In fact, it makes me think of something Annie Dillard wrote in An American Childhood:
"The adult members of society adverted to the Bible unreasonable often. What arcana! Why did they spread this scandalous document before our eyes? If they had read it, I thought, they would have hid it."
So, I was reading it, and it struck me, suddenly, that Adam and Eve were not allowed to eat of the fruit of the knowledge of good and evil.
I suddenly saw this in a new way. It meant they could not tell the difference between good and evil- they did not know good or evil, so they could not classify them.
If you do not know the difference between good and evil, how can you have a conscience? Isn't that the very definition of a conscience?

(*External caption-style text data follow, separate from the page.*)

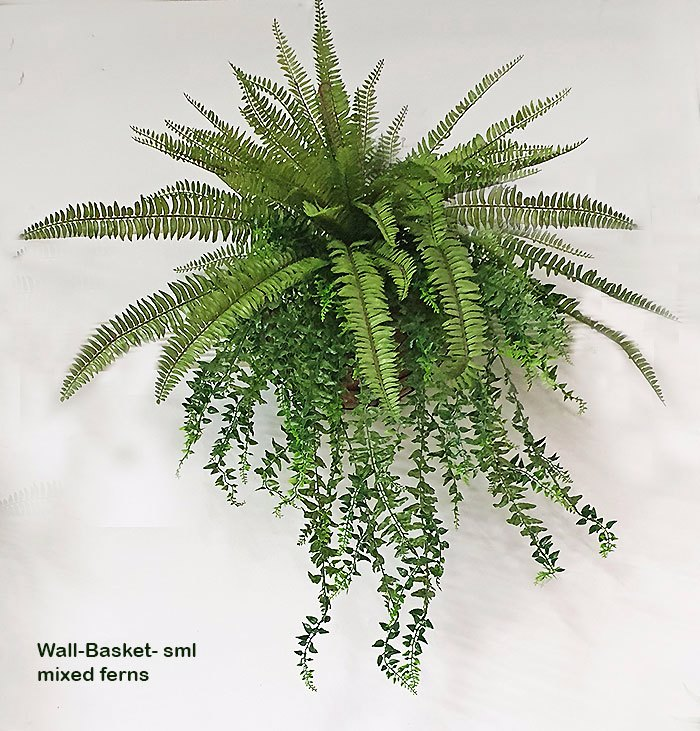 Articial Plants - Wall-Baskets Mixed Ferns-sml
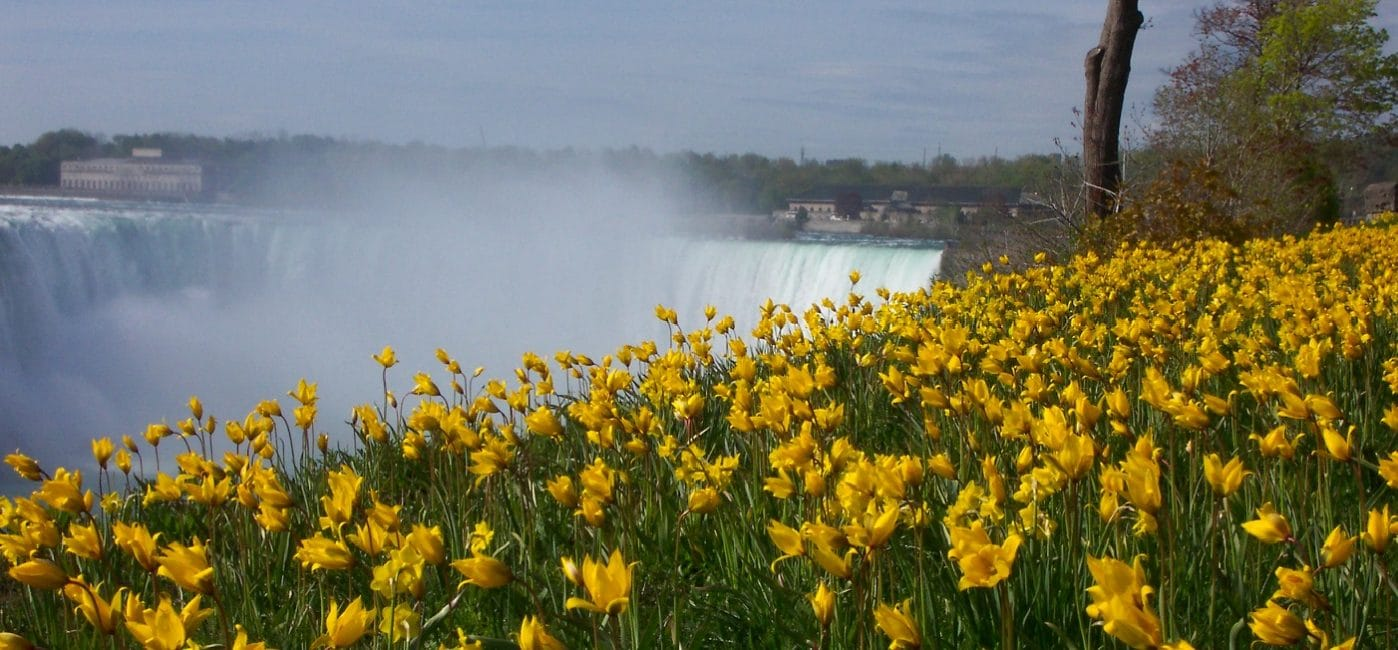 Niagara Falls with sunny Daffodils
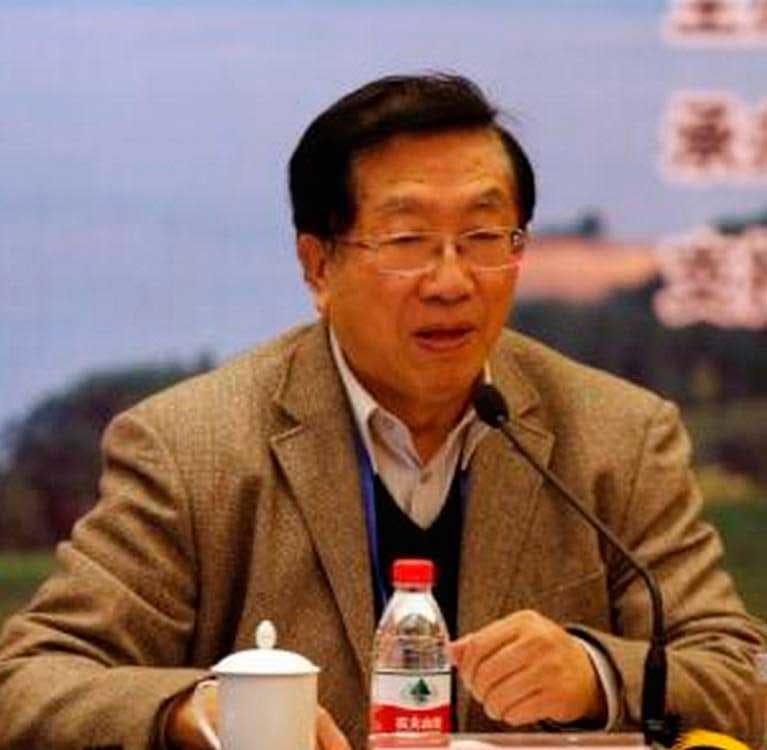 Чэнь Цзун Мао – единственный* академик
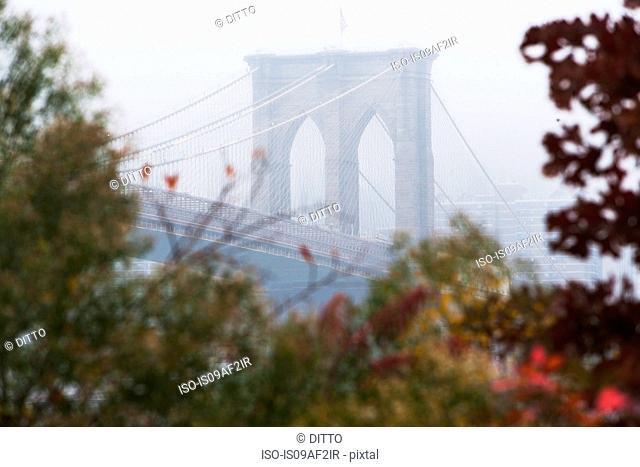 Detail of Brooklyn Bridge in mist, New York City, USA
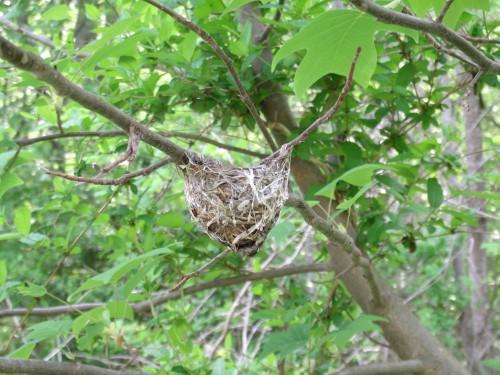 bird-nest-5-8-15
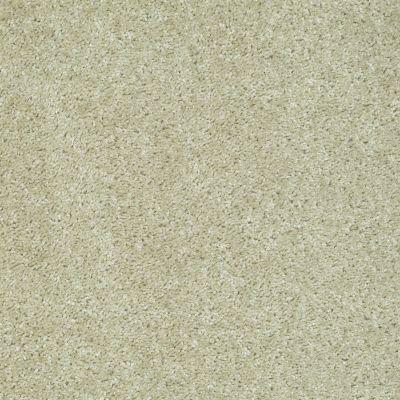 Shaw Floors SFA Hayward Nature's Mist 00103_Q3898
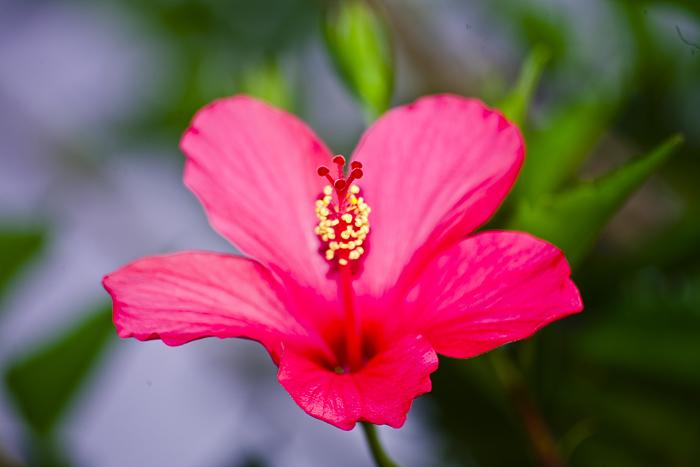 Flower on Java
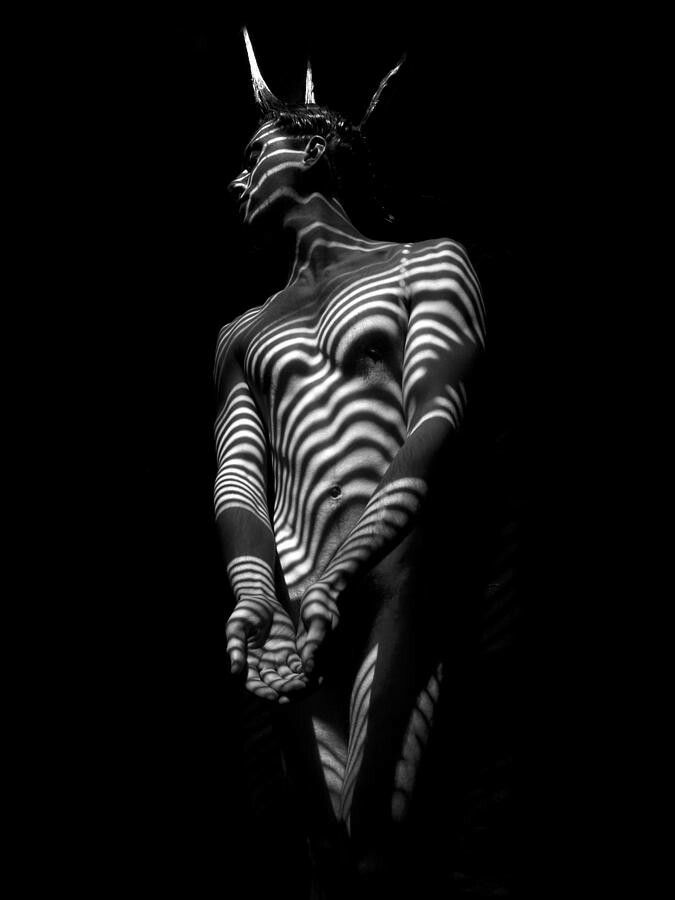 Fineartamerica com 5812 zebra striped male body in black and white photograph by chris maher
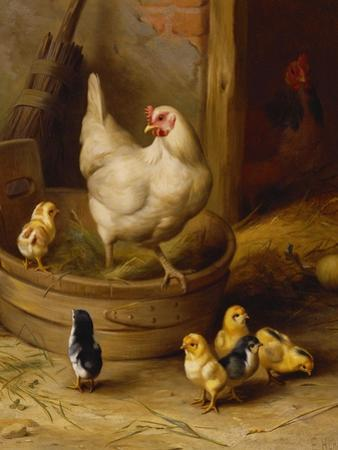 A White Sussex and a Buff Sussex with Chicks by Robert Morley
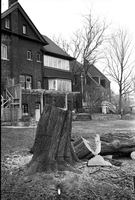 6 Lawrence Crescent : tree cut down by mistake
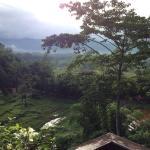 Foto de Anantara Golden Triangle Elephant Camp & Resort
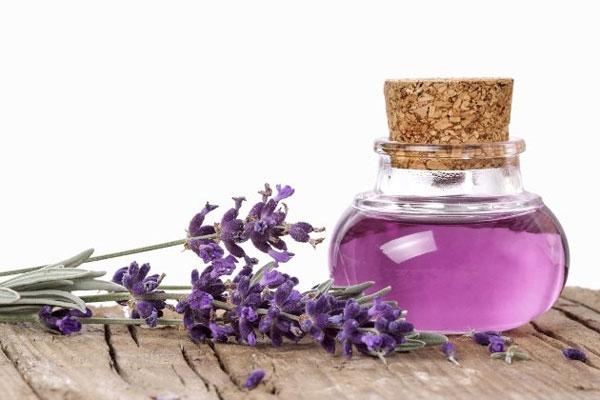 Top 10 công dụng tuyệt vời của tinh dầu oải hương về sức khỏe làm đẹp 5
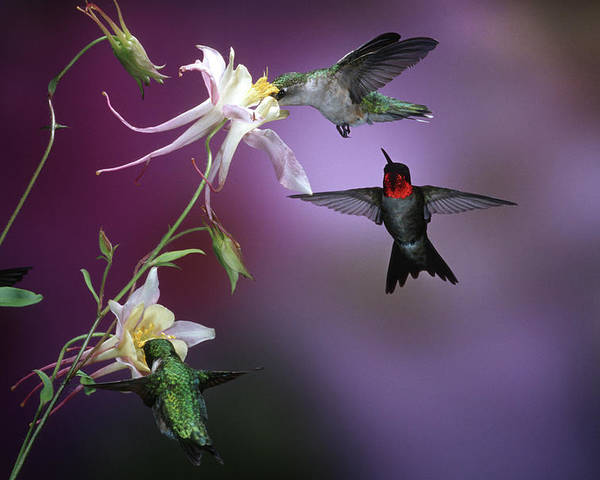 Aquilegia X Hybrida Poster featuring the photograph Ruby-throated Hummingbirds (archilochus by Richard and Susan Day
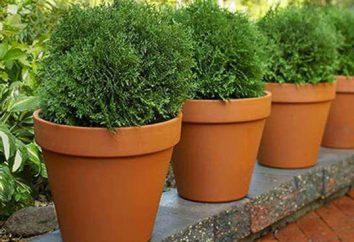 Umpflanzen Tui: die Nuancen des Verfahrens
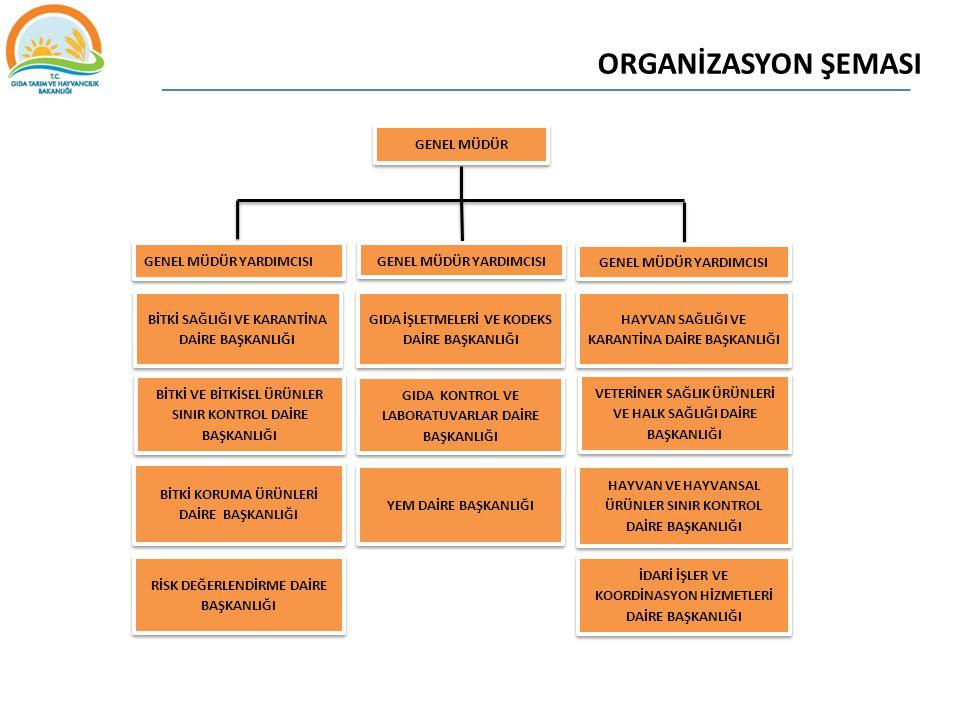 ORGANİZASYON ŞEMASI GENEL MÜDÜR YARDIMCISI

This was on purpose- in fact, it was the Divine purpose. God Himself forbade them a conscience.
Why? Why would God do this?
So I asked Him. And He reminded me that, even though they did not know good and evil, they knew Him.
They were in intimate relationship with God Himself. There was no shame in their being naked before Him.
They understood the world around them through God, their Creator, their Father, their Friend.
You might even say that God Himself was their conscience. After all, God perfectly understood the difference between good and evil.
But they choose to take this knowledge apart from Him- to take it for themselves.
I think we still do this. We want to be like God and make moral judgments, even if this means we're secretly ashamed of ourselves and lonely, wearing smelling skins and eating our bread by the sweat of our face.
But we tell ourselves- surely it will nourish me, and it looks so attractive, and most of all, it feels so powerful, to be wise!
For some reason, we aren't satisfied to be His child in the garden, and walk with Him in the cool of the day, naked and unashamed, and free to eat of every tree in the garden, but for one.
Because didn't Jesus come to fulfill the law- to absorb it back into Himself, as it were? We are converted, and become, again, as children- His children.
Then God Himself becomes our conscience all over again- we need know nothing more than that we love Him with everything that we are, and we love others as ourselves.